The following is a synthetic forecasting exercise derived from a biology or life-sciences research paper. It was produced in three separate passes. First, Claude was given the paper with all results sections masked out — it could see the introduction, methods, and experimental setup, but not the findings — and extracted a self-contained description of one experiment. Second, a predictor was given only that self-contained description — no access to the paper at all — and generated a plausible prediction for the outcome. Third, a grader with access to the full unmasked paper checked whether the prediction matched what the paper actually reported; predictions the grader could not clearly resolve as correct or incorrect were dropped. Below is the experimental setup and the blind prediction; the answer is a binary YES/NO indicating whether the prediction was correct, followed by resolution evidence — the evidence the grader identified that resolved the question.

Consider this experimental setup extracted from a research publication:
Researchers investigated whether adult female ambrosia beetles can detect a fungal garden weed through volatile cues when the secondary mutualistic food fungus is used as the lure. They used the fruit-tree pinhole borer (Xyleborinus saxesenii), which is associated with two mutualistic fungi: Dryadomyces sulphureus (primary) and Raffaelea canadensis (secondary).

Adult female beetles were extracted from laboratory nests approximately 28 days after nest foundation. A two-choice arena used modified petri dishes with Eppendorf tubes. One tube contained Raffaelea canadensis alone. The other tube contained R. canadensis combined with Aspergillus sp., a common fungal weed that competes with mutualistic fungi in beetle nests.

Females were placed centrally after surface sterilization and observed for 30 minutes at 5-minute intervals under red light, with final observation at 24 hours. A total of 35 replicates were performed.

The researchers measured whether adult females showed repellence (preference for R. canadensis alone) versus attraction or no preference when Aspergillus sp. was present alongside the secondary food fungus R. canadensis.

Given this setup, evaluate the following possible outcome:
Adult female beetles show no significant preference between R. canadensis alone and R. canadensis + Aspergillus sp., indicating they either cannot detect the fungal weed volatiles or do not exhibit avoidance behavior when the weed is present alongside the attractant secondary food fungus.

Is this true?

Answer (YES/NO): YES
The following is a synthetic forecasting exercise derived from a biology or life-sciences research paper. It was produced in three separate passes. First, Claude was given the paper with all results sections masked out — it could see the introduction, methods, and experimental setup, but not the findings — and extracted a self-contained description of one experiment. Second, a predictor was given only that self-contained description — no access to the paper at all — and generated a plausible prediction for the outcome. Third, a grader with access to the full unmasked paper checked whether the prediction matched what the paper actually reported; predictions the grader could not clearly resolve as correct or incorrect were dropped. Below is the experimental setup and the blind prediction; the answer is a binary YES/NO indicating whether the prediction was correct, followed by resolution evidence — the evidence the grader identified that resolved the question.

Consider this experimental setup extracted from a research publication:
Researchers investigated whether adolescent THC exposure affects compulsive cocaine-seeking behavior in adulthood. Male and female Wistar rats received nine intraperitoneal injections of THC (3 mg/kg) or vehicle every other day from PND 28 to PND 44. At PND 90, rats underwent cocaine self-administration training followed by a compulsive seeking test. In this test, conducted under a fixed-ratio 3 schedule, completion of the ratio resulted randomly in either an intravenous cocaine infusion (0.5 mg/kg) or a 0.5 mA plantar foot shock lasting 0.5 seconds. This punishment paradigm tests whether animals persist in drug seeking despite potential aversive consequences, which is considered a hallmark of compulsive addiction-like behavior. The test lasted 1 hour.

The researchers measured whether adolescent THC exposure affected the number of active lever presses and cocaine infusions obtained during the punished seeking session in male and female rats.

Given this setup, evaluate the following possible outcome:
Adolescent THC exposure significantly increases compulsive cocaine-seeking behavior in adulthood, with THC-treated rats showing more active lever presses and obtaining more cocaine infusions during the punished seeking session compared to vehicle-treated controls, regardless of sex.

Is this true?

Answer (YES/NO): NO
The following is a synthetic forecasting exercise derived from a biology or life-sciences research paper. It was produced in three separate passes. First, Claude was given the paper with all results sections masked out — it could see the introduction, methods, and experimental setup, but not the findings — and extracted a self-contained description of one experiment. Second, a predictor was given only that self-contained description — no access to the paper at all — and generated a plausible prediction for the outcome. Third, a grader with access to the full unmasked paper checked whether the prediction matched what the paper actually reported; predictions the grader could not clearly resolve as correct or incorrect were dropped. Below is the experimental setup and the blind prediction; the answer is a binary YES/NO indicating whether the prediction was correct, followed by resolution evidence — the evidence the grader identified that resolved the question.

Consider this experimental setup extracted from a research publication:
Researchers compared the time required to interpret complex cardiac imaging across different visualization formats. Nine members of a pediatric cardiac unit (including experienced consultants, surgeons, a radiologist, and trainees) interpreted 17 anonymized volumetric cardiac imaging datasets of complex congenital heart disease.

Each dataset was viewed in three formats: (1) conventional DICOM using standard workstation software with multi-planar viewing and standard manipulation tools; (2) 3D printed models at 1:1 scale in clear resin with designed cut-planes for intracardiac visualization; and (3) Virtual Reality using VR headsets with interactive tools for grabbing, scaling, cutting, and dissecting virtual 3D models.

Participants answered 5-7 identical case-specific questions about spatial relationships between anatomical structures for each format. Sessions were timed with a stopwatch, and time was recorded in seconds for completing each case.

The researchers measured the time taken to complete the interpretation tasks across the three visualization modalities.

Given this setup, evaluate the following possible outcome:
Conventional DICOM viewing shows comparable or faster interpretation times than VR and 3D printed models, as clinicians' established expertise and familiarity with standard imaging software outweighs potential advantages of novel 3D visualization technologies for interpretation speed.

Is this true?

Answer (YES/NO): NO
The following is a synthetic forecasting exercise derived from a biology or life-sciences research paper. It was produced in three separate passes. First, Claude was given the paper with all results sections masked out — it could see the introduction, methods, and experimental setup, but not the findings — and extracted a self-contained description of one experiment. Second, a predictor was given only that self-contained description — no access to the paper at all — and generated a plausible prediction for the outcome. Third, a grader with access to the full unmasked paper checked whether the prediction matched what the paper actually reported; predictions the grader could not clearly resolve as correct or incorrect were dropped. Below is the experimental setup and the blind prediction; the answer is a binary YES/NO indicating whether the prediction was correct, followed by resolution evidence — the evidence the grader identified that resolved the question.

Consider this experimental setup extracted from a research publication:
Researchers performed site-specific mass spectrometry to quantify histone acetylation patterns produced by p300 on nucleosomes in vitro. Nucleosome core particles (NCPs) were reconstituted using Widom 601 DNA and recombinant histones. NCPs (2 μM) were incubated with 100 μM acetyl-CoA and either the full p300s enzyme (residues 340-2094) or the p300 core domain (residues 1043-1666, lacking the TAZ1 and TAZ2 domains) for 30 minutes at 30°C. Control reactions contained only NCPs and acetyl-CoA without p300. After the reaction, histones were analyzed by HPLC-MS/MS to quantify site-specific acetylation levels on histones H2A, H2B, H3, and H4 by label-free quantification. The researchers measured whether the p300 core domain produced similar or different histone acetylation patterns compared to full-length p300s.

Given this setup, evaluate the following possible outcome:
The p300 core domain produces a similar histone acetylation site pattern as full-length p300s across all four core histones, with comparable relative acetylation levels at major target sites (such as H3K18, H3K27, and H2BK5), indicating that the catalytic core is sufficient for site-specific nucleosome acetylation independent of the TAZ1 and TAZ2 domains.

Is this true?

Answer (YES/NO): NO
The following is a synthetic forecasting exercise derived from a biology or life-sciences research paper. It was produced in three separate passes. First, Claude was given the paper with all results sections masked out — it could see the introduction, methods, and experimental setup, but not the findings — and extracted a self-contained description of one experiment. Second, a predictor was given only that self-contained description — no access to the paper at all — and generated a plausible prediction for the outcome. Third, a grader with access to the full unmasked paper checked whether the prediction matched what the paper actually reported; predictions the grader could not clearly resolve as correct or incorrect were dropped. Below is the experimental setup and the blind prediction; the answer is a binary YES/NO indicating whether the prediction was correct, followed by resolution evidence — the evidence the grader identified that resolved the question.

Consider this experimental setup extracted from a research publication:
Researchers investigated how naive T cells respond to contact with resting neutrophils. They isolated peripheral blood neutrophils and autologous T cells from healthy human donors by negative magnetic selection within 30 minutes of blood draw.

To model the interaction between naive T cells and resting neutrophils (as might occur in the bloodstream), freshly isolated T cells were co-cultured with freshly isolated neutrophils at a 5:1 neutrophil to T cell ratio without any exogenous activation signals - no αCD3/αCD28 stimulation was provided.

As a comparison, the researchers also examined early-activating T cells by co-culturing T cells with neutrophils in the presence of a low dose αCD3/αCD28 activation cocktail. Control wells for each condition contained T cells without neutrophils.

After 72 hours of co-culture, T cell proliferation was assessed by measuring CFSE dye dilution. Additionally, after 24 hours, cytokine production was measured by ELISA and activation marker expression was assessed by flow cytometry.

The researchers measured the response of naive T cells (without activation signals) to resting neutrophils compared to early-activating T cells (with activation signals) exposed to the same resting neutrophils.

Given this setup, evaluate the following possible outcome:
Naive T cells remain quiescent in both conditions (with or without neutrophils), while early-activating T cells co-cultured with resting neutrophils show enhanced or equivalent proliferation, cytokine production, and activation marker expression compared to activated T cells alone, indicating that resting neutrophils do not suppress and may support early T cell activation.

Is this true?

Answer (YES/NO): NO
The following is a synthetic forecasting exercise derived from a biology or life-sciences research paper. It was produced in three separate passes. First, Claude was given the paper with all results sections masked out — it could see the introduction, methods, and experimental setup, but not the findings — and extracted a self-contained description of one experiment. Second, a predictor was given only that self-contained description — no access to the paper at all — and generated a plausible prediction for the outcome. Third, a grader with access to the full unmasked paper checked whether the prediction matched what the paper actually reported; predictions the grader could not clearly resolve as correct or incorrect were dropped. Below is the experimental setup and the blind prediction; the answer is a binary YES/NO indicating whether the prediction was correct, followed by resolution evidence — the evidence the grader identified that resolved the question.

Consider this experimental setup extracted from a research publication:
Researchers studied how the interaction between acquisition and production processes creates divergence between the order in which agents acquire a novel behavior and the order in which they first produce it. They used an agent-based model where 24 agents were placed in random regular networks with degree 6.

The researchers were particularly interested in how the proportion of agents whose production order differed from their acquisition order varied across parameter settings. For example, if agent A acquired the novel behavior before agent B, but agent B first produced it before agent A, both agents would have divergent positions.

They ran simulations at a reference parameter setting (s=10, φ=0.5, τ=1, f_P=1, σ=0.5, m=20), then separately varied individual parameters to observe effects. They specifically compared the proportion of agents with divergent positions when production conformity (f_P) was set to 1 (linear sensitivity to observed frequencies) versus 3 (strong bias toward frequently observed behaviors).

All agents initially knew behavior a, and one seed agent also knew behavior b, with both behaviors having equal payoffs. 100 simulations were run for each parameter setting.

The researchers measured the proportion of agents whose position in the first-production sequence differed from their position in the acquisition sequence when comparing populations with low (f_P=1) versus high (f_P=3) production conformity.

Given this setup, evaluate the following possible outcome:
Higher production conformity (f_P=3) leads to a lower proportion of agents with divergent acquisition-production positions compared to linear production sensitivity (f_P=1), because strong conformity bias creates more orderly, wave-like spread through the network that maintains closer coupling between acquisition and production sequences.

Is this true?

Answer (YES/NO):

ASSIGNMENT
Where a line of the material holds the word "adulthood", copy that line.

YOUR RESPONSE
Researchers investigated whether adolescent THC exposure affects compulsive cocaine-seeking behavior in adulthood. Male and female Wistar rats received nine intraperitoneal injections of THC (3 mg/kg) or vehicle every other day from PND 28 to PND 44. At PND 90, rats underwent cocaine self-administration training followed by a compulsive seeking test. In this test, conducted under a fixed-ratio 3 schedule, completion of the ratio resulted randomly in either an intravenous cocaine infusion (0.5 mg/kg) or a 0.5 mA plantar foot shock lasting 0.5 seconds. This punishment paradigm tests whether animals persist in drug seeking despite potential aversive consequences, which is considered a hallmark of compulsive addiction-like behavior. The test lasted 1 hour.
Adolescent THC exposure significantly increases compulsive cocaine-seeking behavior in adulthood, with THC-treated rats showing more active lever presses and obtaining more cocaine infusions during the punished seeking session compared to vehicle-treated controls, regardless of sex.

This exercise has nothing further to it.